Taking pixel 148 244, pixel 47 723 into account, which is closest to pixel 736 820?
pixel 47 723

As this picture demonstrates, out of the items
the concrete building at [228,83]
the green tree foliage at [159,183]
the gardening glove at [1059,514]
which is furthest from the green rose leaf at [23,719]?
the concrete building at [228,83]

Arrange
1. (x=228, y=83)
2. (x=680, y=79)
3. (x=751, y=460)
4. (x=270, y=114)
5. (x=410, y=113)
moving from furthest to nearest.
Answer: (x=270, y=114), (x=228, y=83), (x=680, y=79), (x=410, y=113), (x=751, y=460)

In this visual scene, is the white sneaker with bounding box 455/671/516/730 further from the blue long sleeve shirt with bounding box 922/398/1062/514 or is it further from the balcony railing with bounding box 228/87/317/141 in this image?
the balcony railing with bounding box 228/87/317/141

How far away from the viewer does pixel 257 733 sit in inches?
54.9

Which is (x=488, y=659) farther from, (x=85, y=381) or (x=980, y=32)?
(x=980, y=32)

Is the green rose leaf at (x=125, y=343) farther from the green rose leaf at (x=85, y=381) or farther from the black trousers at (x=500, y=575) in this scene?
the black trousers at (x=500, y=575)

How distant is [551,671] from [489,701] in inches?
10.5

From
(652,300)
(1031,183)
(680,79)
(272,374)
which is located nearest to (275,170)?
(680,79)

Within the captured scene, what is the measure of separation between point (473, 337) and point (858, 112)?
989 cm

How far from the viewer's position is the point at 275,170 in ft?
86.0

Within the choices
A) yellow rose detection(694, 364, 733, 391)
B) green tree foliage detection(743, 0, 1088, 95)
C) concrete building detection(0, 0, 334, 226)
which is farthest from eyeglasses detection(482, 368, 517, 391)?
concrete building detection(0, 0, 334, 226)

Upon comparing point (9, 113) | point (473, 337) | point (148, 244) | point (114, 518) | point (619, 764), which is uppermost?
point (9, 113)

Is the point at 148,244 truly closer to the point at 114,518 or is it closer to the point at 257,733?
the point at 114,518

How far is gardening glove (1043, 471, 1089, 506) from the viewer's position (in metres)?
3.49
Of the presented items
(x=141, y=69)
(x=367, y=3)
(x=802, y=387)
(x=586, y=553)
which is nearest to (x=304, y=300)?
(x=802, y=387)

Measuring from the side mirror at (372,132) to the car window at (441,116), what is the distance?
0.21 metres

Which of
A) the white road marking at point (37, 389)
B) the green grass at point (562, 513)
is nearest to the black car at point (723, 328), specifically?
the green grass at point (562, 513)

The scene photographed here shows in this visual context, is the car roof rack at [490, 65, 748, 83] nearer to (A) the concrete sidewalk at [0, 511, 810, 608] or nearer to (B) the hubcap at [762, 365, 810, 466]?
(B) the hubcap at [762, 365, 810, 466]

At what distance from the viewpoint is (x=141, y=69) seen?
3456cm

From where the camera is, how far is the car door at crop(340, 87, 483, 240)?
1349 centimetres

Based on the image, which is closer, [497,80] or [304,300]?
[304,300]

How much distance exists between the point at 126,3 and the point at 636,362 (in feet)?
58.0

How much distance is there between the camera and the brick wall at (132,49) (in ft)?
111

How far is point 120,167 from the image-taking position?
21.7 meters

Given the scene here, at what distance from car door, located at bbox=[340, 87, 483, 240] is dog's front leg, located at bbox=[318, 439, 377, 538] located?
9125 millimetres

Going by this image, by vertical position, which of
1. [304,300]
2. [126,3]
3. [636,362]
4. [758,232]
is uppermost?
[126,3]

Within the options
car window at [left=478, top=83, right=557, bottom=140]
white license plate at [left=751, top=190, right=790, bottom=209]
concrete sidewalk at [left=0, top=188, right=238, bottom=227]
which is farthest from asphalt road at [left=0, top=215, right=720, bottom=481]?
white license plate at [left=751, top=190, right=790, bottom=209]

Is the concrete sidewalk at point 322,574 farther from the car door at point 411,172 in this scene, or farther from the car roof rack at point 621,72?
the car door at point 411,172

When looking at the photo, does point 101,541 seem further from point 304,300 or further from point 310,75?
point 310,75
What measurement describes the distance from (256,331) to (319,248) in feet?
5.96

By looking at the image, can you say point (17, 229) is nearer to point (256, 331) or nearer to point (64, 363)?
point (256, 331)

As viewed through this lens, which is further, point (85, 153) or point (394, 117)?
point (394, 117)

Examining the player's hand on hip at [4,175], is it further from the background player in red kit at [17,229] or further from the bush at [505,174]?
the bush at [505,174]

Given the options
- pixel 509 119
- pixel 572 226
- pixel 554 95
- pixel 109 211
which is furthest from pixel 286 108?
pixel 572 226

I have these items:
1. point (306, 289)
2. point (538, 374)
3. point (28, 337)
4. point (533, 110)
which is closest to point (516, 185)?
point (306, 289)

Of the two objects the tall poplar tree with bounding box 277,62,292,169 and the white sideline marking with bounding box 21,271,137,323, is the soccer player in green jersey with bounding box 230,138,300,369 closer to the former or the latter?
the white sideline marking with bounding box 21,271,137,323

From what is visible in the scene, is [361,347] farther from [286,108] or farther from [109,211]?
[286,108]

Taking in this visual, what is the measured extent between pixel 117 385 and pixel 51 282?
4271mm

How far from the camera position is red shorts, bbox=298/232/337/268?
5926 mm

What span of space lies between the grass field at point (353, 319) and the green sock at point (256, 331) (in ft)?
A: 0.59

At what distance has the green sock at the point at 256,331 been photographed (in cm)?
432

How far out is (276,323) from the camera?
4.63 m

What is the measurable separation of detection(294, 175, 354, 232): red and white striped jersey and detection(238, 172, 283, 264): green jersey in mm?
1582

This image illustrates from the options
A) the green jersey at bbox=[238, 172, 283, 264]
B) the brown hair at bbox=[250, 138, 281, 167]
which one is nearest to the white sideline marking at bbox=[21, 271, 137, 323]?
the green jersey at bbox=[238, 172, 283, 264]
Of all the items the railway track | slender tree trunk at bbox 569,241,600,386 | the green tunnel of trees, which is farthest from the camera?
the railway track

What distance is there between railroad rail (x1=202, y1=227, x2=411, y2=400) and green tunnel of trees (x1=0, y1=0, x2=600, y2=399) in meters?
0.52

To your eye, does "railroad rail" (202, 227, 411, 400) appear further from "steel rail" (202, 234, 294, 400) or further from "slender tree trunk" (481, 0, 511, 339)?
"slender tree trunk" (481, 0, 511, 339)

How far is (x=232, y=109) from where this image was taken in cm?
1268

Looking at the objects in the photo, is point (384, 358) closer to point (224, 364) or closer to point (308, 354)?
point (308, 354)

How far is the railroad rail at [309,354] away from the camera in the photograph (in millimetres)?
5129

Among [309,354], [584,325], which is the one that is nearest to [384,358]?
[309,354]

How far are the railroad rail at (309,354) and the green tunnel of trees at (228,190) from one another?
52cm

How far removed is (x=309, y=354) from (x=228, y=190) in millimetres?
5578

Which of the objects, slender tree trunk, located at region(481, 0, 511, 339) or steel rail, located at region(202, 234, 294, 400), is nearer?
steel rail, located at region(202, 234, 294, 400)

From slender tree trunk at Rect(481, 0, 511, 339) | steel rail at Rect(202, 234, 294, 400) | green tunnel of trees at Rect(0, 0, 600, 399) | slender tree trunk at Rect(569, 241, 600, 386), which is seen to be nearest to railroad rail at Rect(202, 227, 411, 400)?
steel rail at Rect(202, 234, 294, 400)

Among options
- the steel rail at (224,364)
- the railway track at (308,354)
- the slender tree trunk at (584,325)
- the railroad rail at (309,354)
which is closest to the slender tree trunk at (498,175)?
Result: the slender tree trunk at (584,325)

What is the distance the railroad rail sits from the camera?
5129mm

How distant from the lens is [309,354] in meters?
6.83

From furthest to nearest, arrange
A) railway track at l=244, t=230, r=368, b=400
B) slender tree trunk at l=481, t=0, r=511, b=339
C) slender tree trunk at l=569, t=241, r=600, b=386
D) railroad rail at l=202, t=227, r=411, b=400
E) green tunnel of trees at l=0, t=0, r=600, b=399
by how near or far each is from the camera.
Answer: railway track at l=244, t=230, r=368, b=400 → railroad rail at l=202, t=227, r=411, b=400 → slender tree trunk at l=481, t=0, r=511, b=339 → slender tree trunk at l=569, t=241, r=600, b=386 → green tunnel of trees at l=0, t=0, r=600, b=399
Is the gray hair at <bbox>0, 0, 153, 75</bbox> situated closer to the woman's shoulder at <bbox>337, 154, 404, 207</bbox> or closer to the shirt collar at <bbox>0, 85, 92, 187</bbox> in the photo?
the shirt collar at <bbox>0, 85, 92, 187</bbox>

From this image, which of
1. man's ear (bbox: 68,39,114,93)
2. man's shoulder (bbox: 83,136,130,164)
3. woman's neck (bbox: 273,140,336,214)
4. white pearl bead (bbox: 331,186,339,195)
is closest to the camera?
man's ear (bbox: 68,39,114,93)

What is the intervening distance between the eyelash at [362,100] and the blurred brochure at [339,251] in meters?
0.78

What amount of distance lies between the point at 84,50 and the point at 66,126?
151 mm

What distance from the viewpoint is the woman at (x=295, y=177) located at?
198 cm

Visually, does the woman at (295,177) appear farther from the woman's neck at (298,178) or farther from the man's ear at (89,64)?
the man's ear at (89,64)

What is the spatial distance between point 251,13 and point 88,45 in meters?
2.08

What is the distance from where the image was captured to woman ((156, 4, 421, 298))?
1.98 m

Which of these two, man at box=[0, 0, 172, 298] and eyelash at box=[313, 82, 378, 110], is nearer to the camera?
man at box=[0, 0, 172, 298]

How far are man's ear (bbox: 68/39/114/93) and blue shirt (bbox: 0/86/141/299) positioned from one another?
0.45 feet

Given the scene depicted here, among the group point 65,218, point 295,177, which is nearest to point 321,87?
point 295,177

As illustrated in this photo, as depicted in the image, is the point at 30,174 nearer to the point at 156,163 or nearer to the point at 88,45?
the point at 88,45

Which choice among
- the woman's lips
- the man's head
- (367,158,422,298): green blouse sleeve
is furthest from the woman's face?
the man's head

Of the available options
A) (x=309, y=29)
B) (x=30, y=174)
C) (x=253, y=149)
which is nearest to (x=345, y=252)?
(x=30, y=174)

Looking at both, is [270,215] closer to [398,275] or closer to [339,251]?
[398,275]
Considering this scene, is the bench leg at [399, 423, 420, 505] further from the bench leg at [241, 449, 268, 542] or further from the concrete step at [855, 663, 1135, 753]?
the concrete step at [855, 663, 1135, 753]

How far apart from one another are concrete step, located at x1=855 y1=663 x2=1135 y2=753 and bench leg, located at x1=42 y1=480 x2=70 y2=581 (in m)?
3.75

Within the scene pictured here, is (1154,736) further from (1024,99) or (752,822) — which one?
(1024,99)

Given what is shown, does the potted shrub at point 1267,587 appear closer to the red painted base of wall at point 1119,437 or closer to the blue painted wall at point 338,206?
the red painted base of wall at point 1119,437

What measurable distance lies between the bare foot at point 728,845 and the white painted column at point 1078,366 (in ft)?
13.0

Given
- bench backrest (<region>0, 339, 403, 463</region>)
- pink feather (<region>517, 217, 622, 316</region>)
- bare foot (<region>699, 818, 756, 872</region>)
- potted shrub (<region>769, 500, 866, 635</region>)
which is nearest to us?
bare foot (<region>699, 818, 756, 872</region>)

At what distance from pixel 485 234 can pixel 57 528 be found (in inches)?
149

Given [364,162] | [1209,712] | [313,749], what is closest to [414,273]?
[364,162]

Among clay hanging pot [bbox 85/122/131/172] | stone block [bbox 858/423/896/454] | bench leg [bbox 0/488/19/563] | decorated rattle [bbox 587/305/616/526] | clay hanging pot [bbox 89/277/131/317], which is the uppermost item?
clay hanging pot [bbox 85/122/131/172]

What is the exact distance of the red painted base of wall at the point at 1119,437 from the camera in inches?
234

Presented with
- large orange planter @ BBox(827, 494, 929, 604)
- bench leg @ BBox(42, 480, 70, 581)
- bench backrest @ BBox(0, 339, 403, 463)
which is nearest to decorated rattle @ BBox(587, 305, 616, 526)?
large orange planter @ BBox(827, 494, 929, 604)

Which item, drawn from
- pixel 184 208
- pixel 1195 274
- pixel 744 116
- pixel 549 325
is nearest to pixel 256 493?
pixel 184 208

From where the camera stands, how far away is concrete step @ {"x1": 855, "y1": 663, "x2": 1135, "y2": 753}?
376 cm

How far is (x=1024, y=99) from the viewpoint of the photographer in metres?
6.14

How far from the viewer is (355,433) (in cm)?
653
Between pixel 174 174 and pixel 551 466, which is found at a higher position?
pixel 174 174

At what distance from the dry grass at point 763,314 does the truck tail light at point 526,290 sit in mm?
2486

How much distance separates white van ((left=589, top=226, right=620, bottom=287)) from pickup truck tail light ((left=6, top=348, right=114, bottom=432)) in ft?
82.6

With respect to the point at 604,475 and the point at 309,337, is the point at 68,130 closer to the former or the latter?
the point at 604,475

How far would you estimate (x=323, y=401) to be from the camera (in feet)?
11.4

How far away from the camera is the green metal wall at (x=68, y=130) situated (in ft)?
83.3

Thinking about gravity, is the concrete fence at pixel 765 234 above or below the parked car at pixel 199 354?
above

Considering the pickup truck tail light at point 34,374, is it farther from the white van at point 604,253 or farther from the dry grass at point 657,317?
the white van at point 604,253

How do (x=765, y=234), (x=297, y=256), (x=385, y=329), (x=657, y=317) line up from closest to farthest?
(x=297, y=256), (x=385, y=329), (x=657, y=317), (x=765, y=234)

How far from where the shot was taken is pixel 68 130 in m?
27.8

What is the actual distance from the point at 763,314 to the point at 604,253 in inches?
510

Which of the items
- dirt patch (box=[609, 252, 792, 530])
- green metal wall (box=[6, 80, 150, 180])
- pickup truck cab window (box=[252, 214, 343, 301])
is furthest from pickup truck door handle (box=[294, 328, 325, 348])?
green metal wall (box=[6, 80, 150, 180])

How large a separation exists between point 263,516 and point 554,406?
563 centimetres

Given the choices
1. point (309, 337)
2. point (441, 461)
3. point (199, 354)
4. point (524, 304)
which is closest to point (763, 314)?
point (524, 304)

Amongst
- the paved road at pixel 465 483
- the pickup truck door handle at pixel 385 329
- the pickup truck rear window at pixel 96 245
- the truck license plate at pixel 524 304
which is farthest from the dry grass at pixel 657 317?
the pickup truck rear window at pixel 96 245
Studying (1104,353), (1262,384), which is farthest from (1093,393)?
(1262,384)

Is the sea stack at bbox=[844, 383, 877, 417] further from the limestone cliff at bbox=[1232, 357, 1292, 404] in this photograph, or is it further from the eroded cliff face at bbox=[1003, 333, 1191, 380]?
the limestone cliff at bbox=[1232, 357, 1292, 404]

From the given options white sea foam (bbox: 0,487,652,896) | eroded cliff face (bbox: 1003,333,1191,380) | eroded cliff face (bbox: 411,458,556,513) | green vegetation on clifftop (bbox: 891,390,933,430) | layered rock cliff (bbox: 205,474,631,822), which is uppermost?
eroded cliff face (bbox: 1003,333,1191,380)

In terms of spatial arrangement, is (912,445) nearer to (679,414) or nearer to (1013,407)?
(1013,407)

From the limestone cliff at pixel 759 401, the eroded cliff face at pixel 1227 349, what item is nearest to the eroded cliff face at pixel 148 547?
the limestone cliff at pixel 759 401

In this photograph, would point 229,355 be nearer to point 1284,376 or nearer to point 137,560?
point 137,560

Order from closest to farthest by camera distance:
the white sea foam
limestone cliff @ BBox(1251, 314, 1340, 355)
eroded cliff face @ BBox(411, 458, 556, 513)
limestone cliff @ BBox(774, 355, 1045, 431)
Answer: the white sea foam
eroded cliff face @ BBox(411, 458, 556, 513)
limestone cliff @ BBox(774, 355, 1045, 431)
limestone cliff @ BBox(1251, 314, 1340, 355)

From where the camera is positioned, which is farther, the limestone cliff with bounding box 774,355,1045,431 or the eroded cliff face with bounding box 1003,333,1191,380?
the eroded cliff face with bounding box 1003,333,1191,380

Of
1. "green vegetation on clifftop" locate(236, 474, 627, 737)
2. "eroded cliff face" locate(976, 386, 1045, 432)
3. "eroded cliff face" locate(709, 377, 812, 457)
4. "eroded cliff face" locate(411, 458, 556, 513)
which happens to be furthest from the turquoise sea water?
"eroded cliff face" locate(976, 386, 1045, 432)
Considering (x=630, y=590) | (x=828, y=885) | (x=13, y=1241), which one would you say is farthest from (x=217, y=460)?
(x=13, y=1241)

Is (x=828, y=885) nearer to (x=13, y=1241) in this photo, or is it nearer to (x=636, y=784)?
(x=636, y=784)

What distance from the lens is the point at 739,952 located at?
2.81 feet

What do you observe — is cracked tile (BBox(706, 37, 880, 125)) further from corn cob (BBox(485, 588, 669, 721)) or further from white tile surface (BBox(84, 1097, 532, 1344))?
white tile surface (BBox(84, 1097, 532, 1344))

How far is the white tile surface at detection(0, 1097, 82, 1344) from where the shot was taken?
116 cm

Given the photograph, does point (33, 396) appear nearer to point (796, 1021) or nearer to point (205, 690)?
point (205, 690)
-.-.-
**EXERCISE TASK:**
Extract every line from the one containing "Considering (x=630, y=590)" through the last line of the data, inclusive, exactly as written.

**TASK ANSWER:**
Considering (x=630, y=590) | (x=828, y=885) | (x=13, y=1241), which one would you say is farthest from (x=217, y=460)?
(x=13, y=1241)

Is (x=828, y=885) nearer to (x=13, y=1241) in this photo, or is it nearer to (x=636, y=784)?
(x=636, y=784)

What distance from the lens is the point at 739,952 located at?
2.81 feet

What do you observe — is cracked tile (BBox(706, 37, 880, 125)) further from corn cob (BBox(485, 588, 669, 721)) or further from white tile surface (BBox(84, 1097, 532, 1344))?
white tile surface (BBox(84, 1097, 532, 1344))

How far is the white tile surface at detection(0, 1097, 82, 1344) from where the shot was taken?
116 cm

Given the photograph, does point (33, 396) appear nearer to point (796, 1021) or nearer to point (205, 690)?
point (205, 690)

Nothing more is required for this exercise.